Sorry for making you think that my question has been resolved. 

Would you mind teaching me the question 2) I mentioned above?

Thank you in advance.

Best Regards,

Bai

Bai,

What register specifically where you using for testing this?  I'm wondering if this has to wait on external data.  While configuration registers are slow access, they shouldn't be that slow, and you do have the option of using IDMA to read/write configuration registers so the CPU isn't stalling waiting on this.

Best Regards,
Chad 

Chad,

I configured upp registers as below, and used the TSCL register of CPU for testing each register read/write access.

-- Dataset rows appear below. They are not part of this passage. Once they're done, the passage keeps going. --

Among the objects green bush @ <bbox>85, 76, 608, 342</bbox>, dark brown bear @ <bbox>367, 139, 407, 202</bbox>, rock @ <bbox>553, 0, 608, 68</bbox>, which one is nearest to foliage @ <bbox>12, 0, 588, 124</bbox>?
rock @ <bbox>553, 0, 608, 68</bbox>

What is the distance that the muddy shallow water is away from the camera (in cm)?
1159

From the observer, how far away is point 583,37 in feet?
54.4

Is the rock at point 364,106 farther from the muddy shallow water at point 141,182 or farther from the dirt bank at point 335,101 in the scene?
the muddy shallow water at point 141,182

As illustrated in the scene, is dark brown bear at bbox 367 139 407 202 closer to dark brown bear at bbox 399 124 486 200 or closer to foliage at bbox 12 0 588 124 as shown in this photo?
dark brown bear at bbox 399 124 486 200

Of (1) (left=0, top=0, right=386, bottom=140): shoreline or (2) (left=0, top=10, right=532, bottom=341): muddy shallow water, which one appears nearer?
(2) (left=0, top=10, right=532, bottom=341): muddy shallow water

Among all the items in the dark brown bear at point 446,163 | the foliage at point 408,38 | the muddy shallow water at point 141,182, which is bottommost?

Actually, I didn't configure the IDMA for CPU at all, so the mode of IDMA is default I think.

typedef struct {

volatile UINT32 ACT: 1;
volatile UINT32 PEND: 1;
volatile UINT32 r3_2: 2;
volatile UINT32 WM: 4;
volatile UINT32 r31_8: 24;
}UPS2_BITS;

typedef union {
volatile UINT32 ALL;
volatile UPS2_BITS BITS;
}UPS2_REG; // I,Q

#define UPP_LoadDescriptor2DMAI_vo(DataPtr, LineCnt, BytesPerLine, LineIndex) \
uppregs->UPID0 = (UINT32)( DataPtr ); \
uppregs->UPID1.ALL = (UINT32)((LineCnt)<<16 | (BytesPerLine)); \
uppregs->UPID2.ALL = (UINT32)( LineIndex );

void upp_write()
{
/* clear DMA status for new transmit */
uppregs->UPIER.ALL = 0x00001F1F; // 15 cycles

/* check if DMA I is pending */
while (uppregs->UPIS2.BITS.PEND) {} // 120 cycles

/* send packet */ // 20 cycles
UPP_LoadDescriptor2DMAI_vo((void *)tx_pstg, 1U, BUFFER_SIZE, BUFFER_SIZE);

while (uppregs->UPIS2.BITS.ACT == 0) {}

}

I found that it costed almost 120 cycles to check the bit of pend. So the bit of ACT was.

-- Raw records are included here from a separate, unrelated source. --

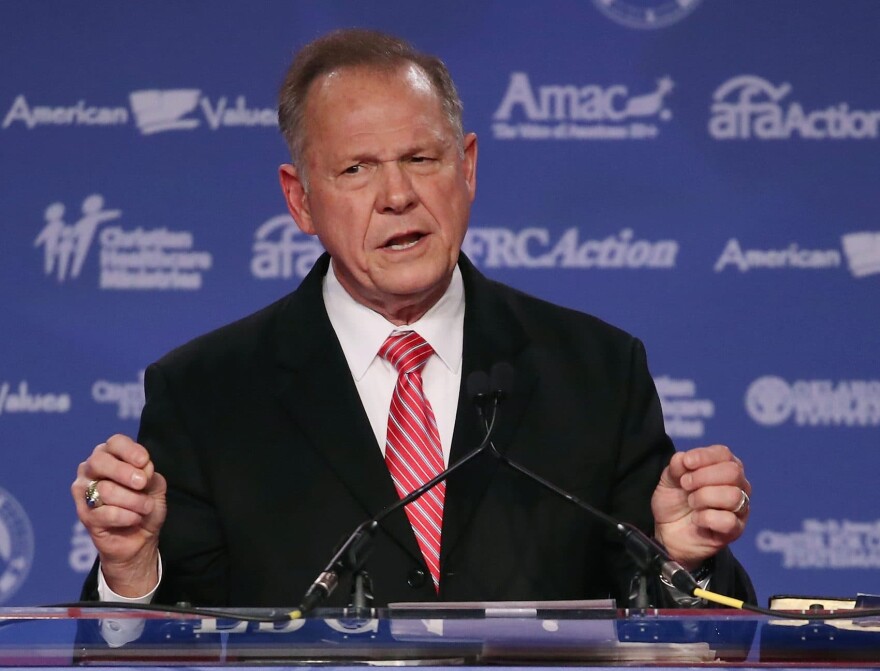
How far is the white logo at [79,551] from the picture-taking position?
13.2 ft

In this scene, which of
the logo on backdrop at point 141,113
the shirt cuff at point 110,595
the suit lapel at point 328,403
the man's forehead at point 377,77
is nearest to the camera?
the shirt cuff at point 110,595

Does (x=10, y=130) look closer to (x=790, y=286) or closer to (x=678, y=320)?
(x=678, y=320)

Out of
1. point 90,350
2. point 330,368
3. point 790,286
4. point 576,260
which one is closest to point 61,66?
point 90,350

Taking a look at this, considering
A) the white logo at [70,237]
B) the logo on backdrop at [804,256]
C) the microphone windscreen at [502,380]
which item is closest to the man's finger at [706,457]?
the microphone windscreen at [502,380]

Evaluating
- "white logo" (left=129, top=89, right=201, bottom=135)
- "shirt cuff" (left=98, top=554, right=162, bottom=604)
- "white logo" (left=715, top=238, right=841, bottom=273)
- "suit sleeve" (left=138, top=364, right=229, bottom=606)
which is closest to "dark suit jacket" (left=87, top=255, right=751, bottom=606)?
"suit sleeve" (left=138, top=364, right=229, bottom=606)

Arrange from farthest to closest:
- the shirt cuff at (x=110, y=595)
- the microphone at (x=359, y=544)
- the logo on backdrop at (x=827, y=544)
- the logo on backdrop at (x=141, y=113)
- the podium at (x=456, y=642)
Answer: the logo on backdrop at (x=141, y=113)
the logo on backdrop at (x=827, y=544)
the shirt cuff at (x=110, y=595)
the microphone at (x=359, y=544)
the podium at (x=456, y=642)

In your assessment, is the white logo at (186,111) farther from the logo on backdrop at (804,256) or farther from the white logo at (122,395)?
the logo on backdrop at (804,256)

Q: Is it cost more cycles when access bit field instead of 32 bit register?

I don't see how the UPIS2 is defined in the code.

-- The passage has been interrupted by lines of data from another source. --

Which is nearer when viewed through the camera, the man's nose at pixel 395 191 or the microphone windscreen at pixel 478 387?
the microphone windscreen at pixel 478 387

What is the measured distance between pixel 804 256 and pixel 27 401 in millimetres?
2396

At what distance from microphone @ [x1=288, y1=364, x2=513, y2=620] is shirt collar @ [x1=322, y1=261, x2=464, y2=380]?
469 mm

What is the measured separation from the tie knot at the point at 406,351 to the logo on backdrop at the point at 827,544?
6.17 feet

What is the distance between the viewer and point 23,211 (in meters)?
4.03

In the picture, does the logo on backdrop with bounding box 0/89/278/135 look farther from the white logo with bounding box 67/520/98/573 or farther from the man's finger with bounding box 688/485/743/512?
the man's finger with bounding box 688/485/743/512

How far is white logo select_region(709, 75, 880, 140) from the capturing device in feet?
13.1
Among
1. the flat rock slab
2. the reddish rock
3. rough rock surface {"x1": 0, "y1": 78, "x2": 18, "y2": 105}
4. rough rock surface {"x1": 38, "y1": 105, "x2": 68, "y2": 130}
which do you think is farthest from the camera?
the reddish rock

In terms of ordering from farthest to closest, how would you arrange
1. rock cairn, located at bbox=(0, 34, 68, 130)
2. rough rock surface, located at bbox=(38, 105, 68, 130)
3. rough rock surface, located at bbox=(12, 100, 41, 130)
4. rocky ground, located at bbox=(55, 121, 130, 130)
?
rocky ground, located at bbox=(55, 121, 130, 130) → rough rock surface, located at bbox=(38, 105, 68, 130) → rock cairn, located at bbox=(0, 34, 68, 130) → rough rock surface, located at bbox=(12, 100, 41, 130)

That said, it would appear that you're actually polling on a condition for this.  I can't say for certain that it wasn't still pending action and thus you have the high cycle count.  

Best Regards,

Chad

Chad,

Sorry for the late reply. 

This problem has been solved. 

Thank you for your support all the same.

Best Regards,

Bai